Михаил вовсе не собирался позволять себе какие-то чрезмерные вольности, и Вешкино подозрение… нет, не обидело его (лейтенант Мечников, похоже, утратил способность испытывать к рыжей медичке какие либо негативные чувства)… не обидело, но очень удивило. А ещё удивляло раненого лейтенанта то, с какой лёгкостью даётся ему выполнение санинструкторских приказов и собственных неуместных дурачеств. Минут с пяток назад от резкого движенья чуть сознание не потерял, а теперь – ишь! Неужели аж так бодряще подействовало недавнее открытие? Или это Вешкина близость столь благотворно влияет? Ведь и раньше… Перевязку (в общем-то немилосердную) вынес даже без ойканья; а до перевязки во-он сколько времени ухитрялся лишь ПРИКИДЫВАТЬСЯ беспамятным…
– Ладно, – голос Белкиной (уж чересчур суровый, чтобы действительно казаться таковым) прервал сумбурные Михаиловы мысли. – Можете лечь. Кажется, я ошиблась: нет у вас сотрясения.

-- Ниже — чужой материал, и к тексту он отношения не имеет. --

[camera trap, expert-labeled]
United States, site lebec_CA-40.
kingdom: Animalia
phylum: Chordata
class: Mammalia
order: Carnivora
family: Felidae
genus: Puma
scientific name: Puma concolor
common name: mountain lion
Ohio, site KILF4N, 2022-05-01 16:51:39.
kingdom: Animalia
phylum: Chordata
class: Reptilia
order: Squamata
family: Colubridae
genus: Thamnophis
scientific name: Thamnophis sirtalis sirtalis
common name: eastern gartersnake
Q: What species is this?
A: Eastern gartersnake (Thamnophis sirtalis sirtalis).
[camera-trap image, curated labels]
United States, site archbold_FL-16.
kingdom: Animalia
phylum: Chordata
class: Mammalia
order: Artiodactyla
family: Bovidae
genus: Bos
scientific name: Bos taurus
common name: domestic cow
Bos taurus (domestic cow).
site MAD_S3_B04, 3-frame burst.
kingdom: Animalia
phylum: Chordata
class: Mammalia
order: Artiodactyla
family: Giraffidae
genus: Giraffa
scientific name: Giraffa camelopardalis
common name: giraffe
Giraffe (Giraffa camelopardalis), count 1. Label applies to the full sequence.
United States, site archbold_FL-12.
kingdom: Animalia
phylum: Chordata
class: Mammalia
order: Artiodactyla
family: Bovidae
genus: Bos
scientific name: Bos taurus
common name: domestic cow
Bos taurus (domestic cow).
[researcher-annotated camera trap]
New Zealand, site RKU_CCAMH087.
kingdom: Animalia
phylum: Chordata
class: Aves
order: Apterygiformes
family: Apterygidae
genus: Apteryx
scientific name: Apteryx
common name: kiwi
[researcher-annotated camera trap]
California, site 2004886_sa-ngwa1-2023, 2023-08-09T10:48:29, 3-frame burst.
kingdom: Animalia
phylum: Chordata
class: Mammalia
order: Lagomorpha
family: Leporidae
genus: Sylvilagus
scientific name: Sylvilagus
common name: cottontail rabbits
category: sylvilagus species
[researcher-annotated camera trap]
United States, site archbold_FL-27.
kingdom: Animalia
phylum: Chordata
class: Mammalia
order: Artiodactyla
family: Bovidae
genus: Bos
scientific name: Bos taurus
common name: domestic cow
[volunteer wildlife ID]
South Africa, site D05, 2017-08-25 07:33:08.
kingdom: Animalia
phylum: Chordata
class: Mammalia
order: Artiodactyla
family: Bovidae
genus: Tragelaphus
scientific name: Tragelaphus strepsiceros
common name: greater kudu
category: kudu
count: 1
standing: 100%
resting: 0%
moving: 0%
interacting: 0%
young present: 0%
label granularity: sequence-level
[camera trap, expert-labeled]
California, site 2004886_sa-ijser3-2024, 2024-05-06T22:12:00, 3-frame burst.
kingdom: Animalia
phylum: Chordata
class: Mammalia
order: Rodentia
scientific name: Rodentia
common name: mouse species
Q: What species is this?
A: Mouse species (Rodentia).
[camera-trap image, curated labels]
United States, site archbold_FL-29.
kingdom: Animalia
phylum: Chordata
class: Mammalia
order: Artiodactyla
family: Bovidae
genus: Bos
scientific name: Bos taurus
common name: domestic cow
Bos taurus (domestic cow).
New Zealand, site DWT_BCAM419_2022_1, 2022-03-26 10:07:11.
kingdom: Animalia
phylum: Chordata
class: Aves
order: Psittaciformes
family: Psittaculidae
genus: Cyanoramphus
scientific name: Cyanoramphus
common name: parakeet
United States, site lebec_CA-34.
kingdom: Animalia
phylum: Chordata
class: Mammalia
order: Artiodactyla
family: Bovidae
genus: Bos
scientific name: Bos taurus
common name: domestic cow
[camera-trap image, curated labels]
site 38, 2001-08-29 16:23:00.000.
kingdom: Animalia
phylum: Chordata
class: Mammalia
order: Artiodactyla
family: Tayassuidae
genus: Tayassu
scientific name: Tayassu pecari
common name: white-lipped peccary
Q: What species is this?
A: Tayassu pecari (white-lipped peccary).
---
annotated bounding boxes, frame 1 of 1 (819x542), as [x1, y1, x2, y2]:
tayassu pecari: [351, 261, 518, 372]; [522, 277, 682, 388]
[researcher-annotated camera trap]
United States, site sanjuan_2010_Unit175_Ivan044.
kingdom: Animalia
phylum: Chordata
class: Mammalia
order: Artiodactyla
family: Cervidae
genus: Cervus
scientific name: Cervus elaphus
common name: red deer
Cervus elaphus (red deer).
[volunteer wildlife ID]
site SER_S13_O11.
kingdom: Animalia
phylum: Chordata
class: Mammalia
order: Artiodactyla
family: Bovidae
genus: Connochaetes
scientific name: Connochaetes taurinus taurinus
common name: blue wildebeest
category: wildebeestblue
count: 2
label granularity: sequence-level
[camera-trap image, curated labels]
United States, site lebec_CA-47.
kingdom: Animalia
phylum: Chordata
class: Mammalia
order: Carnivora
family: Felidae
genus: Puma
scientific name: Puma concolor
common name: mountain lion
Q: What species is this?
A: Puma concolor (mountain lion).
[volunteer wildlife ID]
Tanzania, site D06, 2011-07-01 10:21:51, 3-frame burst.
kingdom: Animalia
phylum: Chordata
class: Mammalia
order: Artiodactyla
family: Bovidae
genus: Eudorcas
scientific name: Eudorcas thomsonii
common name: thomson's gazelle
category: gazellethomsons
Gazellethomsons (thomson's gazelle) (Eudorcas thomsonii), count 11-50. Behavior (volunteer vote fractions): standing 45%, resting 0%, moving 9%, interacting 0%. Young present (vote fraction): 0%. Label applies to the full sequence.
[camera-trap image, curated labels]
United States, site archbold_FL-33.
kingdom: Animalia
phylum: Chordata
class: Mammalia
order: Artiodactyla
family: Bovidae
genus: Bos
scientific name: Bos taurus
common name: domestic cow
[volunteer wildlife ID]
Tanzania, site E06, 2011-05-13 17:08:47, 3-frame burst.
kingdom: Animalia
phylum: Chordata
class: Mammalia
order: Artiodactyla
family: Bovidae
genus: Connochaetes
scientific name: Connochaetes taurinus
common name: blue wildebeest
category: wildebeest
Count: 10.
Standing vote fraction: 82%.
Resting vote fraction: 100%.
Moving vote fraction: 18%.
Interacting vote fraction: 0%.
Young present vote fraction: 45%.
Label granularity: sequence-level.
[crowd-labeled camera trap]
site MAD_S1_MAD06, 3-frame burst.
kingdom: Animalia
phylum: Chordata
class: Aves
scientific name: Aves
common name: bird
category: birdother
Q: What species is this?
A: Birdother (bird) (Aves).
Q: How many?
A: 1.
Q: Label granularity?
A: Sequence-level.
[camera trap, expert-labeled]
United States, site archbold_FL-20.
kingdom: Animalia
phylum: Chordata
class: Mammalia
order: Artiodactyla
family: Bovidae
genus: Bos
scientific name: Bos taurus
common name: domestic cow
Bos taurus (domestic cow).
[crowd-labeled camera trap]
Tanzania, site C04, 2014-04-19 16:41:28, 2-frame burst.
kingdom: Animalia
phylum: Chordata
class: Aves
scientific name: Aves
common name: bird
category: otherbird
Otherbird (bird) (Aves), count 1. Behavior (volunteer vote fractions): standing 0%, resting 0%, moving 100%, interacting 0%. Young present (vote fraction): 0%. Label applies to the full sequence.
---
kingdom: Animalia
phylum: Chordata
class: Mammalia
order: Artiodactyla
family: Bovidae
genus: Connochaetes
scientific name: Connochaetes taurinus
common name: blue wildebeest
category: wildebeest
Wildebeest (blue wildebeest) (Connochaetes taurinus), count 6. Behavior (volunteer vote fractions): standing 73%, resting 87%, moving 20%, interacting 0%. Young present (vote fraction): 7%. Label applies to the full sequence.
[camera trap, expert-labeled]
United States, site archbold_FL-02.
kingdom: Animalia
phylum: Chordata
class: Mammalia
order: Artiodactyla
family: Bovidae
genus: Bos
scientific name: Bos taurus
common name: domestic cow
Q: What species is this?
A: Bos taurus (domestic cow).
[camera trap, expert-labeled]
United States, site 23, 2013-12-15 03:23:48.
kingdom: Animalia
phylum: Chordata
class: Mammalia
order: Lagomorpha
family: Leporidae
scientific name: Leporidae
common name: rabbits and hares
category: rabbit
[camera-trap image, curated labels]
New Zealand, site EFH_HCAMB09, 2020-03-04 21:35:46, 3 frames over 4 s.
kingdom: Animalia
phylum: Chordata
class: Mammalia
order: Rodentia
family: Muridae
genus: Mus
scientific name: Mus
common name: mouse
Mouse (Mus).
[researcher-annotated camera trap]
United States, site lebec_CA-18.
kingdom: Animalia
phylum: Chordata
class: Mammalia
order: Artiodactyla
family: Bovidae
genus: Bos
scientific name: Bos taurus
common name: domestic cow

Она смолкла на миг; потом добавила тоном глубочайшего сожаления:
– Ну и слава Богу.
Мечникову не хотелось ложиться, ему хотелось безотрывно смотреть на свою лекаршу, так забавно и так неубедительно пытающуюся выглядеть сердитой. И ещё ему хотелось (вот, действительно, крайне умное да своевременное желание!) поддразнить Вешку: очень уж это потешно и трогательно, когда уши делаются под цвет червоно-золотым волосам.
– Всё же частовато вы Господа поминаете, – не сумел-таки Михаил удержаться от подначки. – И действительно крестик у вас – вон цепочку видно…
Санинструктор машинально вскинула пальцы к вороту гимнастёрки, который был у неё не по-уставному расстёгнут и вывернут на манер отложного. Мечников собирался ещё высказать предположение насчёт леченья раненых посредством святой воды, но не успел.
Вешка, оказывается, вовсе не застёгивать воротник собралась. Она собралась снять с шеи
Это была какая-то бляшка, напоминающая старый-старый потемнелый пятак (только толще). Обхлестнув снятую цепочку вокруг запястья, Белкина приблизила нелепую подвеску к самым Мечниковским глазам, и подвеска, чуть отклонившись под ровным нажимом ветра, секунду-другую будто бы размышляла (стоит – не стоит?), а потом принялась раскачиваться – степенно, не частя, как-то уж слишком увесисто для такой мелковатой вещицы. Раненный лейтенант успел заметить на тёмной то ли бронзе, то ли чёрт знает чём, ещё более тёмные линии схематического скупого рисунка – нечто вроде шестерёнки с вписанной в неё плавной дугой (мельком вспомнилось виденое когда-то изображенье солнечного затмения из древне-чьей-то-там летописи)…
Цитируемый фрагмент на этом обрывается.